• _Exercise_
Extract exactly the range of lines bounded by the line containing "By camera distance, list" and the final line of the listing, both ends included, and no other lines.

• _Data_
Start

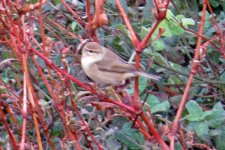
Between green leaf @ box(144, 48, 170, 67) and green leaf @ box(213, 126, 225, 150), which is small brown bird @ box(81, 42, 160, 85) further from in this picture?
green leaf @ box(213, 126, 225, 150)

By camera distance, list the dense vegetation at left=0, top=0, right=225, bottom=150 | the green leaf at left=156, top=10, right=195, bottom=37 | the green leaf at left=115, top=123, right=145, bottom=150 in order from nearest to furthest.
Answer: the dense vegetation at left=0, top=0, right=225, bottom=150
the green leaf at left=156, top=10, right=195, bottom=37
the green leaf at left=115, top=123, right=145, bottom=150

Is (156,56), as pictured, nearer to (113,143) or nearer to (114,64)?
(114,64)

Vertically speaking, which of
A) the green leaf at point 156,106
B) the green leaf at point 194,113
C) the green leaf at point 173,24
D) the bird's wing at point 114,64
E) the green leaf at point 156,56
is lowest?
the green leaf at point 156,106

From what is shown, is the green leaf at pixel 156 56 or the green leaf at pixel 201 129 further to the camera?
the green leaf at pixel 156 56

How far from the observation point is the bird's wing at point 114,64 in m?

End

• _Exercise answer_
By camera distance, list the dense vegetation at left=0, top=0, right=225, bottom=150 | the green leaf at left=156, top=10, right=195, bottom=37 | the green leaf at left=115, top=123, right=145, bottom=150 in order from nearest to furthest.
Answer: the dense vegetation at left=0, top=0, right=225, bottom=150
the green leaf at left=156, top=10, right=195, bottom=37
the green leaf at left=115, top=123, right=145, bottom=150

Is (156,56), as pictured, nearer to (113,143) or nearer to (114,64)?
(114,64)

Vertically speaking, which of
A) the green leaf at point 156,106
B) the green leaf at point 194,113
C) the green leaf at point 173,24
D) the bird's wing at point 114,64
E) the green leaf at point 156,56
is lowest?
the green leaf at point 156,106

From what is shown, is the green leaf at pixel 156 56 or the green leaf at pixel 201 129 further to the camera?
the green leaf at pixel 156 56

How far from the observation point is the bird's wing at point 114,64 in m?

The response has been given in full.